(INSTRUCTIONS TO FOLLOW)
Restate, word for word, every line of the data.

(INFORMATION SHOWN)

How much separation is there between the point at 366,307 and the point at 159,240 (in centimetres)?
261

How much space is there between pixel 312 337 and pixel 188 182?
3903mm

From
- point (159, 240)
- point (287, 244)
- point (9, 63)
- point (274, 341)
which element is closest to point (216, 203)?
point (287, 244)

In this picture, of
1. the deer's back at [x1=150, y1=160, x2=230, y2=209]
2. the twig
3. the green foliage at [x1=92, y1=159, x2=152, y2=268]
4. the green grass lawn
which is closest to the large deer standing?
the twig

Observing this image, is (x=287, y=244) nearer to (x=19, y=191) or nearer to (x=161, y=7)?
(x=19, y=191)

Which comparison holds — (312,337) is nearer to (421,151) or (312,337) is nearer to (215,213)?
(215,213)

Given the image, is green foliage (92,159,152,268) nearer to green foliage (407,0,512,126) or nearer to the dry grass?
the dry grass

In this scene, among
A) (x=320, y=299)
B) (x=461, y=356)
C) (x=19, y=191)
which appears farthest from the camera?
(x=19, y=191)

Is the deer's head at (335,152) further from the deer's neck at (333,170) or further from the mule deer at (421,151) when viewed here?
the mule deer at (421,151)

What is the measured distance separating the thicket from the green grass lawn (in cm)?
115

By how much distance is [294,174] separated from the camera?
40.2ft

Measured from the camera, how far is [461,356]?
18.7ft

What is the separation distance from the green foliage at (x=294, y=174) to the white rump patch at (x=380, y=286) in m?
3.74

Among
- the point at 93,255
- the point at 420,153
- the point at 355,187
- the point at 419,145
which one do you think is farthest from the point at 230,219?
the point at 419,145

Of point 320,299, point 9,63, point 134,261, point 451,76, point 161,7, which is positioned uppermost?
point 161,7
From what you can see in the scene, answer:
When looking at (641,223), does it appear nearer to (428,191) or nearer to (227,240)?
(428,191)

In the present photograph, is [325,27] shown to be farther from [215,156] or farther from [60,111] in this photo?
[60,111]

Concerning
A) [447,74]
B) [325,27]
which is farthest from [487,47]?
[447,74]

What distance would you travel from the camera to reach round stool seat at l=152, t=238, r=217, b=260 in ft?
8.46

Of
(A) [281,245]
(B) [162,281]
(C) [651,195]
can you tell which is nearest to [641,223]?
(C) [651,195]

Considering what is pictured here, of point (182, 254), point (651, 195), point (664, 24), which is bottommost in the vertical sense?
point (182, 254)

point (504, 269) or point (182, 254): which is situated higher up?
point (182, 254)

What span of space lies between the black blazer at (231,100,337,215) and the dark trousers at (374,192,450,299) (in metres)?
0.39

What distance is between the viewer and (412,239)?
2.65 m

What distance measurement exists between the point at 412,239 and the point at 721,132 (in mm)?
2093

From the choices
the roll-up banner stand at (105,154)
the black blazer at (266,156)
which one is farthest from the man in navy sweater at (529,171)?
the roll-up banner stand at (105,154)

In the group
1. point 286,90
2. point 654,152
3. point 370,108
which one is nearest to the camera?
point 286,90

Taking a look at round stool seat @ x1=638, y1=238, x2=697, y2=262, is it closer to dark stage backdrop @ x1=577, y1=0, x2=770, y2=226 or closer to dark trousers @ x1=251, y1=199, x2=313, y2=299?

(FULL RESPONSE)
How much separation is there between the point at 366,307 and the point at 159,240 (in centimetres)?
261

How much space is there between pixel 312 337 and pixel 188 182?
3903mm

From
- point (159, 240)
- point (287, 244)
- point (9, 63)
- point (274, 341)
which element is closest to point (216, 203)?
point (287, 244)

In this picture, of
1. the deer's back at [x1=150, y1=160, x2=230, y2=209]
2. the twig
3. the green foliage at [x1=92, y1=159, x2=152, y2=268]
4. the green grass lawn
which is closest to the large deer standing?
the twig

Observing this image, is (x=287, y=244) nearer to (x=19, y=191) or nearer to (x=161, y=7)?
(x=19, y=191)

Which comparison holds — (312,337) is nearer to (421,151) or (312,337) is nearer to (215,213)?
(215,213)

Given the image, is green foliage (92,159,152,268) nearer to green foliage (407,0,512,126) or nearer to the dry grass?
the dry grass

In this scene, among
A) (x=320, y=299)
B) (x=461, y=356)
C) (x=19, y=191)
which appears farthest from the camera?
(x=19, y=191)

Is the deer's head at (335,152) further from the deer's neck at (333,170) or further from the mule deer at (421,151) when viewed here?
the mule deer at (421,151)

What is the measured distance separating the thicket from the green grass lawn (in cm)?
115

By how much distance is [294,174] separated from the camera?
40.2ft

Measured from the camera, how far is [461,356]?
18.7ft

What is the separation distance from the green foliage at (x=294, y=174) to the white rump patch at (x=380, y=286) in m?
3.74

Among
- the point at 93,255
- the point at 420,153
- the point at 355,187
- the point at 419,145
which one do you think is farthest from the point at 230,219?
the point at 419,145

Of point 320,299, point 9,63, point 134,261, point 451,76, point 161,7, which is positioned uppermost?
point 161,7
From what you can see in the scene, answer:
When looking at (641,223), does it appear nearer to (428,191) or nearer to (227,240)?
(428,191)

In the present photograph, is [325,27] shown to be farther from [215,156] or farther from [60,111] in this photo?
[60,111]

Concerning
A) [447,74]
B) [325,27]
which is farthest from [487,47]?
[447,74]

What distance would you travel from the camera to reach round stool seat at l=152, t=238, r=217, b=260 in ft?
8.46

Of
(A) [281,245]
(B) [162,281]
(C) [651,195]
can you tell which is nearest to [641,223]?
(C) [651,195]

Considering what is pictured here, of point (182, 254), point (651, 195), point (664, 24), which is bottommost in the vertical sense?
point (182, 254)

point (504, 269) or point (182, 254): which is situated higher up?
point (182, 254)

What span of space lies between the black blazer at (231,100,337,215) and the dark trousers at (374,192,450,299) (in metres)?
0.39

What distance is between the viewer and (412,239)?
2.65 m

What distance measurement exists between the point at 412,239 and the point at 721,132 (in mm)?
2093

From the choices
the roll-up banner stand at (105,154)
the black blazer at (266,156)
which one is farthest from the man in navy sweater at (529,171)?
the roll-up banner stand at (105,154)

In the group
1. point 286,90
2. point 654,152
3. point 370,108
which one is nearest to the camera?
point 286,90

Taking a look at round stool seat @ x1=638, y1=238, x2=697, y2=262, is it closer to dark stage backdrop @ x1=577, y1=0, x2=770, y2=226 or closer to dark trousers @ x1=251, y1=199, x2=313, y2=299?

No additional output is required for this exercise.